## What you have to do
Edit the lines below so that every "recessed light" becomes "ceiling light", and repeat them with all else unchanged. Leave the pictures out of your answer.

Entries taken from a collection
— START —

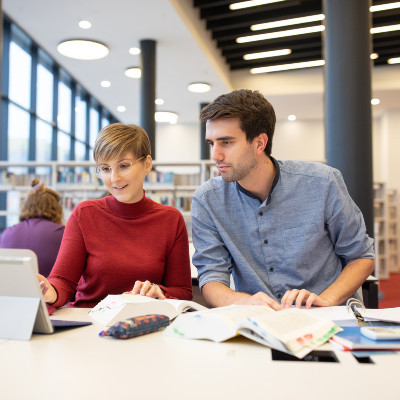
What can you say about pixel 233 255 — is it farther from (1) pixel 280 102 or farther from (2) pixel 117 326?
(1) pixel 280 102

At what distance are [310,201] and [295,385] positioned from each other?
3.09 ft

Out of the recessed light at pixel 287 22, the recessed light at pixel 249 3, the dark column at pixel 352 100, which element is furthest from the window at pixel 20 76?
the dark column at pixel 352 100

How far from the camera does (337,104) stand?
3.22 meters

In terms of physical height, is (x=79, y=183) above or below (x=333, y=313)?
above

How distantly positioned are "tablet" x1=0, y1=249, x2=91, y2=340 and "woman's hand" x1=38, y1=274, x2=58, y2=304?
0.25m

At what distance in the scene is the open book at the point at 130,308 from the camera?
1.10 metres

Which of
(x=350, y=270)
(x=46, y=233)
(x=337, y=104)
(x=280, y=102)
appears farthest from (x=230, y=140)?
(x=280, y=102)

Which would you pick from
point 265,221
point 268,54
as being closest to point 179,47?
point 268,54

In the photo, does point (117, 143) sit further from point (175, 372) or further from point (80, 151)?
point (80, 151)

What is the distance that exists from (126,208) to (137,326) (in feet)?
2.20

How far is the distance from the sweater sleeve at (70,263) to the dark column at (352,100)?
2.21 m

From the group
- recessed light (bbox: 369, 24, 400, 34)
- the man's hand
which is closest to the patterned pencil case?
the man's hand

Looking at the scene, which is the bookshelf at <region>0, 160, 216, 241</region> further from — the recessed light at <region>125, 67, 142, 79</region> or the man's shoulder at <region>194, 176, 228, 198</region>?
the man's shoulder at <region>194, 176, 228, 198</region>

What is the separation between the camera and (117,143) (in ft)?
4.95
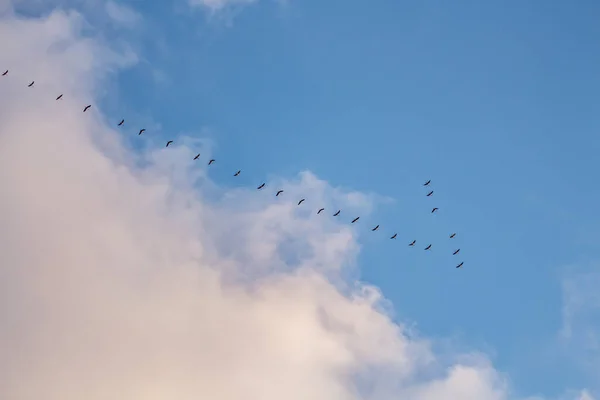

— END —

## Complete answer
What can you say about pixel 233 255 — is it farther from (1) pixel 280 102 or farther from (2) pixel 117 326?
(1) pixel 280 102

At what distance are [310,201] and [295,385] positioned from each other?
3.09 ft

Out of the ceiling light at pixel 287 22, the ceiling light at pixel 249 3, the dark column at pixel 352 100, which element is furthest from the window at pixel 20 76?
the dark column at pixel 352 100

How far from the camera does (337,104) stand?
3.22 meters

In terms of physical height, is (x=79, y=183) above or below (x=333, y=313)?
above

How distantly positioned are "tablet" x1=0, y1=249, x2=91, y2=340 and "woman's hand" x1=38, y1=274, x2=58, y2=304?
0.25m

At what distance in the scene is the open book at the point at 130,308 from the camera?
1.10 metres

Which of
(x=350, y=270)
(x=46, y=233)
(x=337, y=104)
(x=280, y=102)
appears farthest from (x=230, y=140)?
(x=280, y=102)

Which would you pick from
point 265,221
point 268,54
as being closest to point 179,47?
point 268,54

In the photo, does point (117, 143) sit further from point (175, 372) or further from point (80, 151)?
point (80, 151)

What is the distance that exists from (126,208) to (137,326) (in feet)?
2.20

How far is the distance from the sweater sleeve at (70,263) to the dark column at (352,100)?
2.21 m

From the group
- ceiling light (bbox: 369, 24, 400, 34)
- the man's hand
which is closest to the patterned pencil case?
the man's hand

Looking at the scene, which is the bookshelf at <region>0, 160, 216, 241</region> further from — the ceiling light at <region>125, 67, 142, 79</region> or the man's shoulder at <region>194, 176, 228, 198</region>?
the man's shoulder at <region>194, 176, 228, 198</region>

What is the separation between the camera and (117,143) (in ft)?
4.95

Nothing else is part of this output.